• _Required work_
Write the data out in full and word for word. Do not include images.

** Dataset records follows **

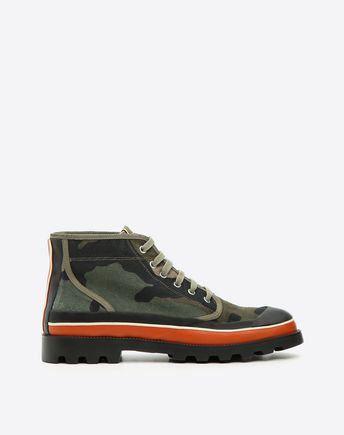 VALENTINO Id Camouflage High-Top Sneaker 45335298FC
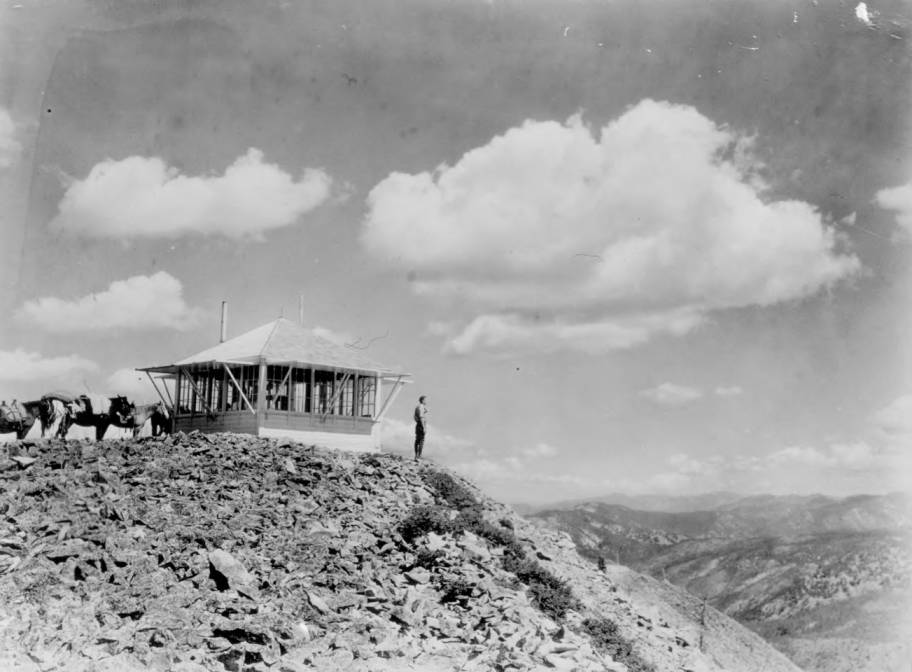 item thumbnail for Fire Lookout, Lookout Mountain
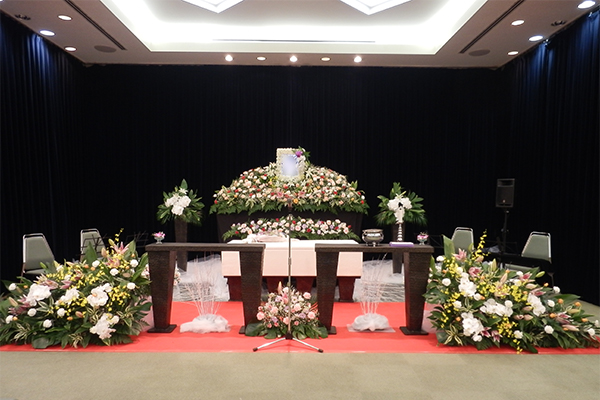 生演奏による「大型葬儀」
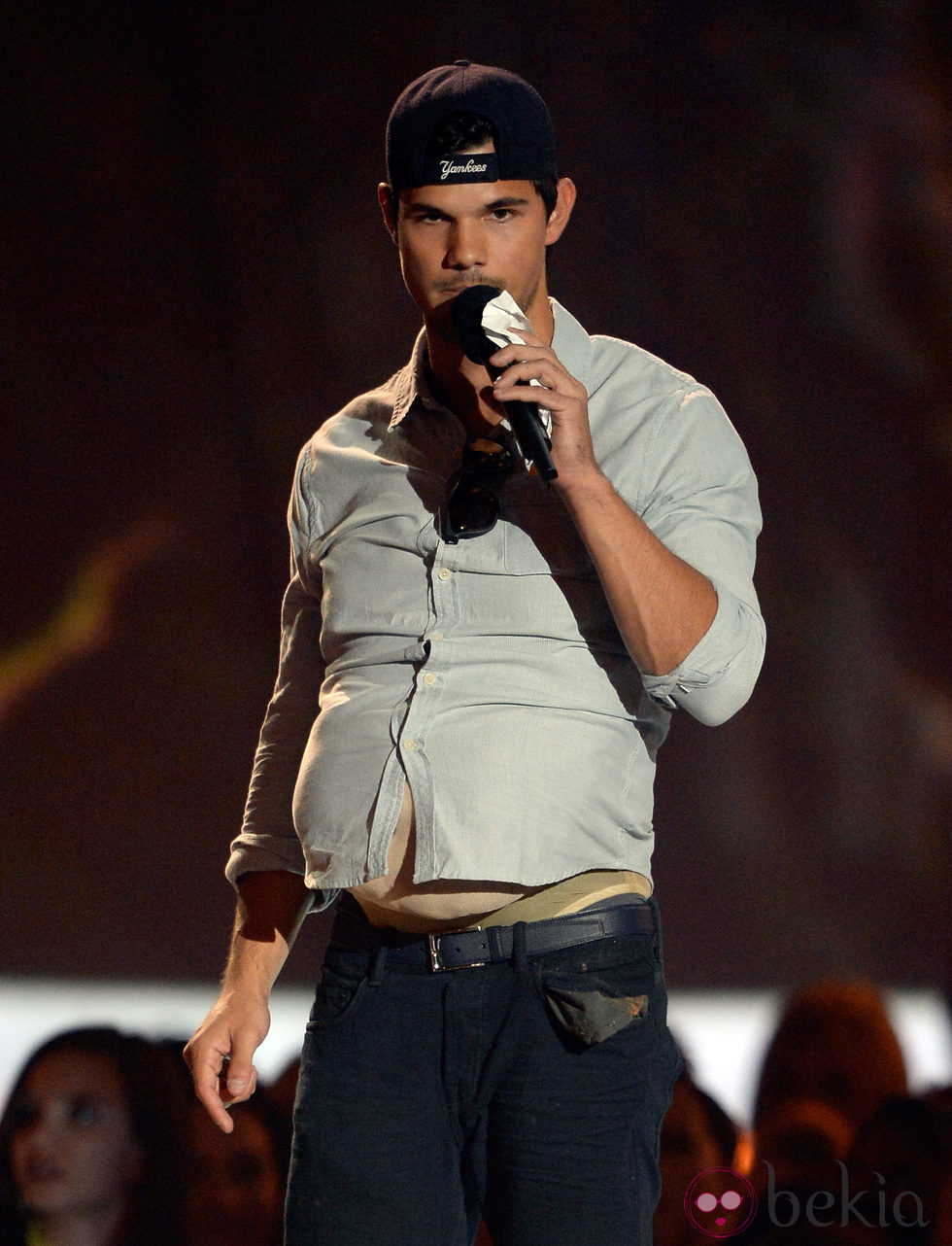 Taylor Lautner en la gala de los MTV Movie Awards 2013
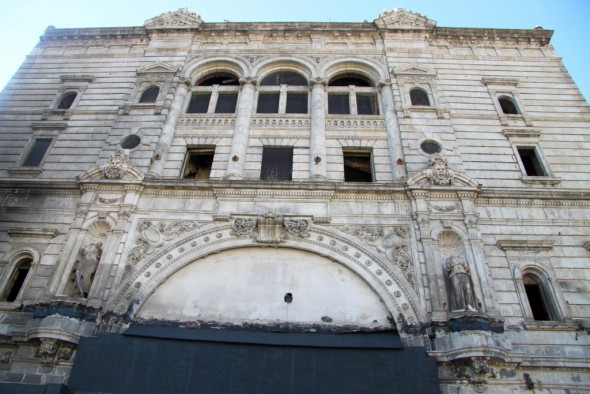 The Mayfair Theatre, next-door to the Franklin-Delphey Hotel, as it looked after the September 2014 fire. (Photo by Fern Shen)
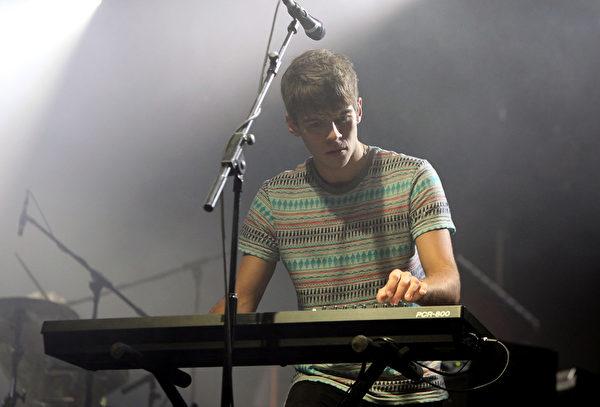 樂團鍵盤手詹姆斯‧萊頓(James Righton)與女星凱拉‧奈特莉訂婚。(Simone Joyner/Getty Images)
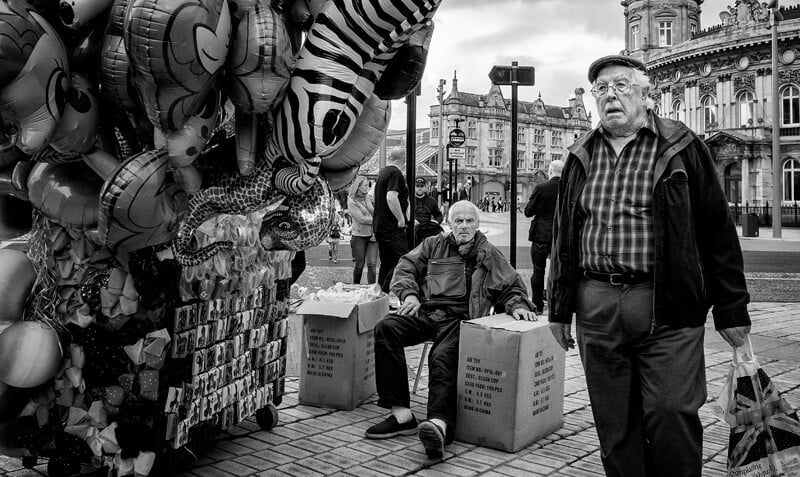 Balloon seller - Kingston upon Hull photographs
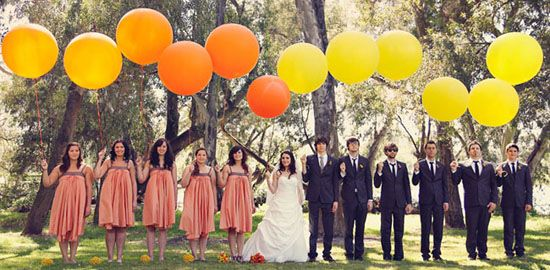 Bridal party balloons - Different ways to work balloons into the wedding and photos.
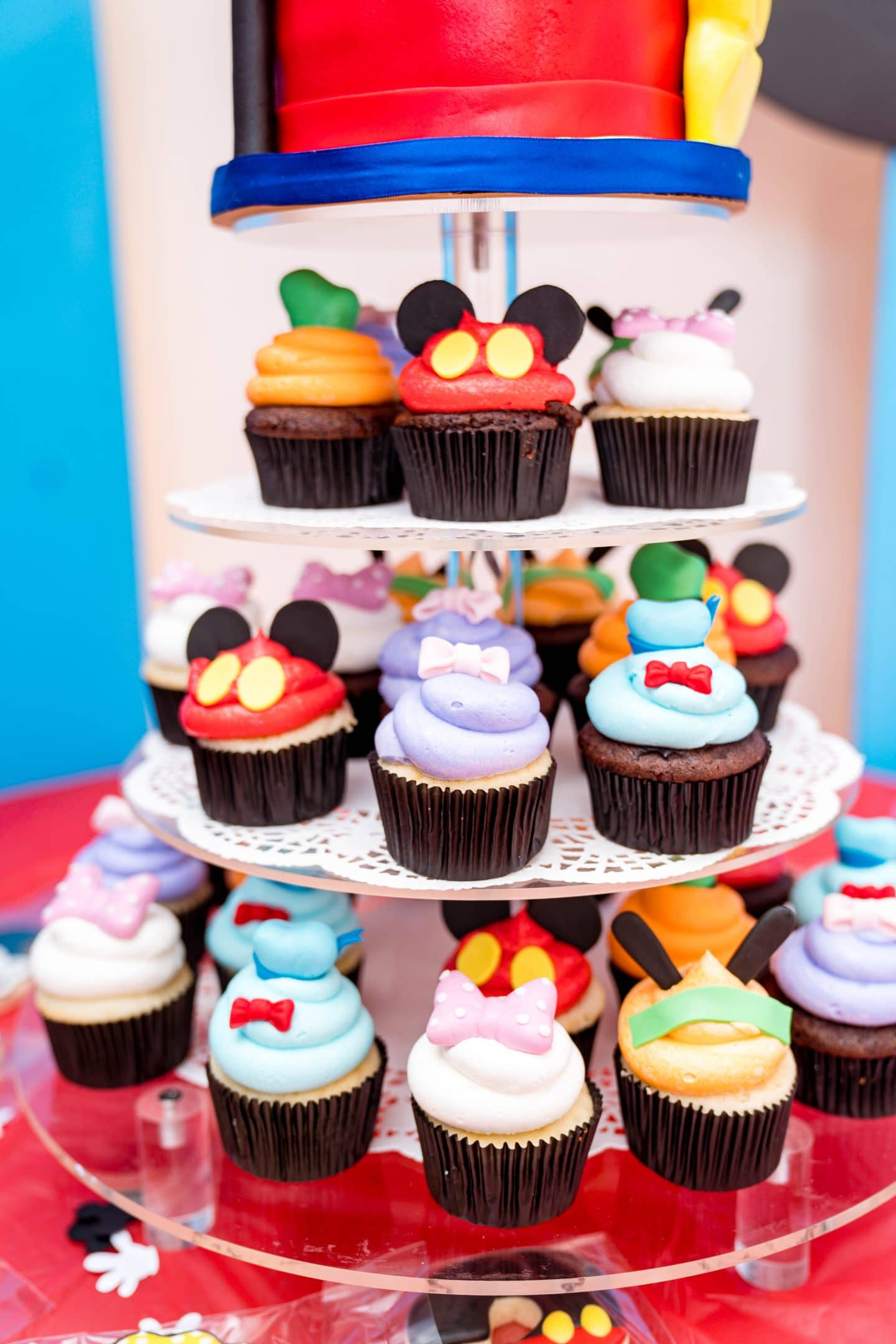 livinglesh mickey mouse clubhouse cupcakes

** End of Dataset records **

• _Written solution_
 VALENTINO Id Camouflage High-Top Sneaker 45335298FC
 item thumbnail for Fire Lookout, Lookout Mountain
 生演奏による「大型葬儀」
 Taylor Lautner en la gala de los MTV Movie Awards 2013
 The Mayfair Theatre, next-door to the Franklin-Delphey Hotel, as it looked after the September 2014 fire. (Photo by Fern Shen)
 樂團鍵盤手詹姆斯‧萊頓(James Righton)與女星凱拉‧奈特莉訂婚。(Simone Joyner/Getty Images)
 Balloon seller - Kingston upon Hull photographs
 Bridal party balloons - Different ways to work balloons into the wedding and photos.
 livinglesh mickey mouse clubhouse cupcakes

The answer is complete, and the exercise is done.